### WRITTEN REQUEST
Copy out every line of the data below without changing anything.

== DATA ENTRIES

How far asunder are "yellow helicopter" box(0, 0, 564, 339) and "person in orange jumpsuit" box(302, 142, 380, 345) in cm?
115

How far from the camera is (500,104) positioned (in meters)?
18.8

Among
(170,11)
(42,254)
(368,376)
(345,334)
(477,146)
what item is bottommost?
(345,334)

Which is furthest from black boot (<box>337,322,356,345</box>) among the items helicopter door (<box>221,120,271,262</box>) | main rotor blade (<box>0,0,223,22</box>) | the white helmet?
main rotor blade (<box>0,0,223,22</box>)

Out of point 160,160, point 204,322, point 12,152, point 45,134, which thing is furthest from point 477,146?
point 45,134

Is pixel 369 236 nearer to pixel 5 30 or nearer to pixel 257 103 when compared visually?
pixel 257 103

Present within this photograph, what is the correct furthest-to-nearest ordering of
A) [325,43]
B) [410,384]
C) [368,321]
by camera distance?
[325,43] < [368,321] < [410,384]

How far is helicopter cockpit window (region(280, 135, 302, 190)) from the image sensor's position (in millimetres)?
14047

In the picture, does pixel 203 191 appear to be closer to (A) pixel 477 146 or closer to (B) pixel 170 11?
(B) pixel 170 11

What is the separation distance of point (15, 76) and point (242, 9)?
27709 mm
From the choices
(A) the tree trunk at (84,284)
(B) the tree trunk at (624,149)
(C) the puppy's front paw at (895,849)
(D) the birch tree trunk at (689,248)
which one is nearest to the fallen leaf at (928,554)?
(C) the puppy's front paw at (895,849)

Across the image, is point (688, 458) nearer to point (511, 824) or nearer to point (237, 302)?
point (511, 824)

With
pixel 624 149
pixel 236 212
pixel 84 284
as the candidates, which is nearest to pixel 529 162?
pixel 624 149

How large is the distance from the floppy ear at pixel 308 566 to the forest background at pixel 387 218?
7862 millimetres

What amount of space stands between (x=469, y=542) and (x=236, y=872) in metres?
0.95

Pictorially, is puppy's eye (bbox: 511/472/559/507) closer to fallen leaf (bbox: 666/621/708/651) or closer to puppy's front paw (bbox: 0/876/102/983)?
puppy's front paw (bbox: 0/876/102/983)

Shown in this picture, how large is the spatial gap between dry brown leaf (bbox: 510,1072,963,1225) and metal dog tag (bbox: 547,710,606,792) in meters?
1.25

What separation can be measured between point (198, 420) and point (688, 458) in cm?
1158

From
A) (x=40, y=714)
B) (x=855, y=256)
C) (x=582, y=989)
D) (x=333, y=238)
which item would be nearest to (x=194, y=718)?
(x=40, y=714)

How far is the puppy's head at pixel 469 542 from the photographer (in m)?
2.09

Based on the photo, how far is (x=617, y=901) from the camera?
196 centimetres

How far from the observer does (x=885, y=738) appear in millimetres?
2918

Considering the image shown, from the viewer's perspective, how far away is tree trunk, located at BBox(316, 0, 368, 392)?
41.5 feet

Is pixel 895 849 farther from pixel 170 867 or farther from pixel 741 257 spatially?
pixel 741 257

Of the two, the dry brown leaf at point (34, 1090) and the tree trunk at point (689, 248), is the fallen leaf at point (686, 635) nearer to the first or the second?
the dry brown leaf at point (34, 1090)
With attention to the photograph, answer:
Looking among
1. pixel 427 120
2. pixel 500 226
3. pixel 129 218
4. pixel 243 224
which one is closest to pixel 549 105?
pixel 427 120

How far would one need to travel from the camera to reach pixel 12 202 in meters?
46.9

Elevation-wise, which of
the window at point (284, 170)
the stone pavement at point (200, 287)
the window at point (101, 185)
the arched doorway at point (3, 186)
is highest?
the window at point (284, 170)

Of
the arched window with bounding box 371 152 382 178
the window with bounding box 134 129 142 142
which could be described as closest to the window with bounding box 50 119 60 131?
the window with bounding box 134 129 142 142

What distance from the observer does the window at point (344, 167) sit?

====

### RESULT FOR THIS TASK
How far asunder are "yellow helicopter" box(0, 0, 564, 339) and "person in orange jumpsuit" box(302, 142, 380, 345) in cm?
115

How far from the camera is (500,104) positioned (in meters)?
18.8

Among
(170,11)
(42,254)
(368,376)
(345,334)
(477,146)
what item is bottommost?
(345,334)

Which is furthest from black boot (<box>337,322,356,345</box>) among the items helicopter door (<box>221,120,271,262</box>) | main rotor blade (<box>0,0,223,22</box>) | the white helmet?
main rotor blade (<box>0,0,223,22</box>)

Out of point 160,160, point 204,322, point 12,152, point 45,134, which thing is furthest from point 477,146?
point 45,134

Is pixel 369 236 nearer to pixel 5 30 or nearer to pixel 257 103 when compared visually?
pixel 257 103

Present within this photograph, what is the correct furthest-to-nearest ordering of
A) [325,43]
B) [410,384]
C) [368,321]
by camera distance?
[325,43] < [368,321] < [410,384]

How far is helicopter cockpit window (region(280, 135, 302, 190)) from the image sensor's position (in millimetres)?
14047

In the picture, does pixel 203 191 appear to be closer to (A) pixel 477 146 or closer to (B) pixel 170 11?
(B) pixel 170 11

What is the separation distance of point (15, 76) and point (242, 9)?
27709 mm
From the choices
(A) the tree trunk at (84,284)
(B) the tree trunk at (624,149)
(C) the puppy's front paw at (895,849)
(D) the birch tree trunk at (689,248)
which one is nearest to the fallen leaf at (928,554)?
(C) the puppy's front paw at (895,849)

Across the image, is point (688, 458) nearer to point (511, 824) or nearer to point (237, 302)?
point (511, 824)

With
pixel 624 149
pixel 236 212
pixel 84 284
as the candidates, which is nearest to pixel 529 162?
pixel 624 149

How large is the distance from the floppy ear at pixel 308 566 to the forest background at pixel 387 218?
7862 millimetres

What amount of space stands between (x=469, y=542) and (x=236, y=872) in metres?
0.95

Pictorially, is puppy's eye (bbox: 511/472/559/507) closer to fallen leaf (bbox: 666/621/708/651) or closer to puppy's front paw (bbox: 0/876/102/983)?
puppy's front paw (bbox: 0/876/102/983)

Shown in this picture, how large is the spatial gap between dry brown leaf (bbox: 510,1072,963,1225) and metal dog tag (bbox: 547,710,606,792) in meters?
1.25

What separation can be measured between point (198, 420) and point (688, 458) in cm?
1158

From
A) (x=40, y=714)
B) (x=855, y=256)
C) (x=582, y=989)
D) (x=333, y=238)
which item would be nearest to (x=194, y=718)?
(x=40, y=714)

How far is the puppy's head at pixel 469 542 from the photographer (in m)?
2.09

Based on the photo, how far is (x=617, y=901) from the camera?
196 centimetres

How far from the observer does (x=885, y=738) appear in millimetres?
2918

Considering the image shown, from the viewer's perspective, how far away is tree trunk, located at BBox(316, 0, 368, 392)?
41.5 feet

Is pixel 895 849 farther from pixel 170 867 or farther from pixel 741 257 spatially?
pixel 741 257

Of the two, the dry brown leaf at point (34, 1090) and the tree trunk at point (689, 248), is the fallen leaf at point (686, 635) nearer to the first or the second?
the dry brown leaf at point (34, 1090)
With attention to the photograph, answer:
Looking among
1. pixel 427 120
2. pixel 500 226
3. pixel 129 218
4. pixel 243 224
which one is closest to pixel 549 105?
pixel 427 120

How far would one need to travel from the camera to reach pixel 12 202 in meters?
46.9

Elevation-wise, which of
the window at point (284, 170)
the stone pavement at point (200, 287)
the window at point (101, 185)
the arched doorway at point (3, 186)
is highest?
the window at point (284, 170)

Of
the arched window with bounding box 371 152 382 178
the window with bounding box 134 129 142 142
which could be described as closest to the window with bounding box 50 119 60 131?
the window with bounding box 134 129 142 142

What distance from the observer does the window at point (344, 167) sit?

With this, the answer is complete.